December 3, 2021

Green Industry

Visionary investments could advance climate and equity in agriculture


This post originally appeared on NRDC’s Expert Blog.

Congress is preparing to consider a historic $135 billion investment in agriculture to fight climate change and deliver resources to farmers and families in need of support. The package would be the largest investment in conservation since the Dust Bowl, and it would support a variety of climate-friendly programs that empower a new cadre of farmers to regenerate the land and prepare our agricultural system to weather the impacts of climate change. It would also direct significant funding to historically underrepresented farmers and to children facing food insecurity.

Transforming agriculture from climate liability to climate solution

Fighting climate change requires a forward-looking and equitable approach to agriculture. Ten percent of U.S. greenhouse gas emissions come from agriculture, and these emissions have been growing. In particular, agriculture is the second largest domestic source of methane (one of the most potent greenhouse gases), and industrial animal agriculture is responsible for an outsized portion of that footprint. But agriculture also offers unique opportunities to advance climate solutions. Cultivating healthy soil with regenerative and organic practices — including cover cropping, crop rotation, composting, polycultures and farming without synthetic pesticides and fertilizers — can draw down carbon from the atmosphere while also increasing the capacity of farms to survive droughts, floods and other extreme weather.
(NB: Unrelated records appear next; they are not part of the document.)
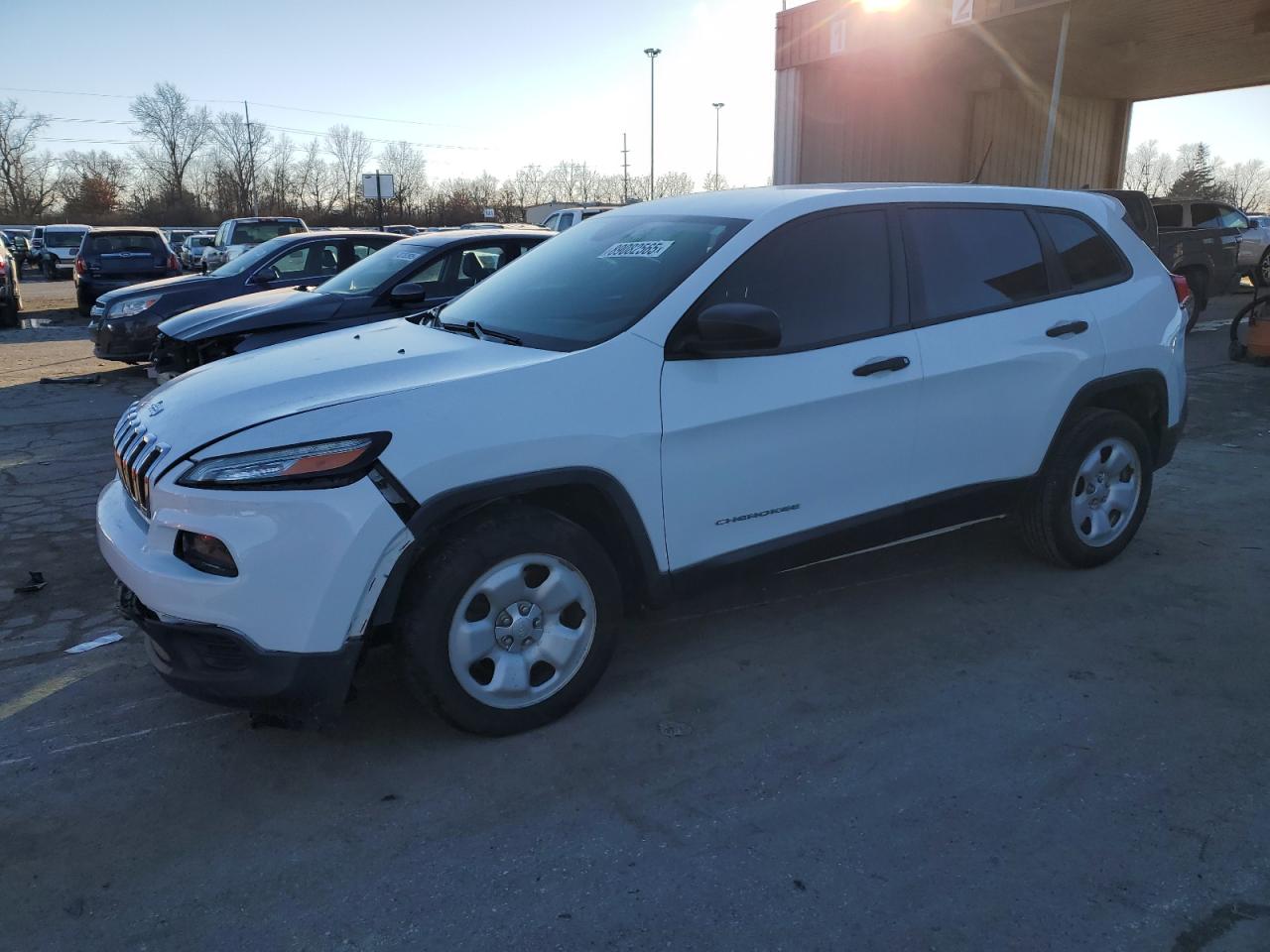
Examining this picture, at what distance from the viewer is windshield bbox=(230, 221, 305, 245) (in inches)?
758

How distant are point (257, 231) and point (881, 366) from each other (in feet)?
61.5

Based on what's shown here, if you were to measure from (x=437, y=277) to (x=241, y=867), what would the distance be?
5.88m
Proposed investments recognize the need for transformation

The good news is that leaders in Congress, including agriculture committee chairs Sen. Debbie Stabenow (D-Michigan) and Rep. David Scott (D-Georgia), recognize agriculture’s potential climate benefits and are willing to partner with the Biden administration in the Build Back Better agenda. The proposed $135 billion food and agriculture package includes $28 billion of climate-focused investments in longstanding, high-demand conservation programs that will help farmers and ranchers both prepare for and slow climate change — while also protecting human and environmental health — by expanding use of regenerative and organic practices on agricultural lands. Highlights include:

  • Over $20 billion total for the Conservation Security Program (CSP), Regional Conservation Partnerships Program (RCPP), and Environmental Quality Incentives Program (EQIP), to help farms adopt climate-friendly farming practices. Importantly, the package waives the existing requirement that half of EQIP funds go to livestock operations — a sign that the agriculture committees are willing to carefully scrutinize industrial animal agriculture’s role in climate change.
  • $5 billion for a cover crop and soil conservation assistance program that will promote regenerative practices and improve farms’ resilience to extreme weather, build soil organic matter, reduce erosion and keep the land productive.
  • $600 million to assess the climate benefits of healthy soil, including quantifying and validating field practices for soil and carbon management.
  • $1.5 billion for the Agricultural Conservation Easement Program to protect agricultural land as well as natural resources.
  • $250 million for conservation technical assistance and regional climate hubs to help farmers implement best practices.

In addition to conservation funding, the full proposed food and agriculture package supports important shifts toward healthy, sustainable and equitable food systems. It would direct $7.75 billion to climate-focused agricultural research and infrastructure, including the Sustainable Agriculture Research and Education (SARE) program and the Organic Research and Education Initiative, two key sources of innovation and information for organic and regenerative producers. The package would also provide significant resources for farmers who haven’t received a fair share of federal support, including financial support, technical assistance, land loss assistance and research, as well as funding for commissions to address racial equity at the U.S. Department of Agriculture. Finally, the package would dedicate nearly $35 billion to child nutrition to ensure that more children have access to healthy meals.

The food and agriculture reconciliation package represents a bridge for climate-friendly agriculture that will prepare our food system for the difficult challenges ahead and improve support for farmers and communities who have been harmed by U.S. food and farm policy for centuries. Now is the time for bold investments to propel the Build Back Better agenda.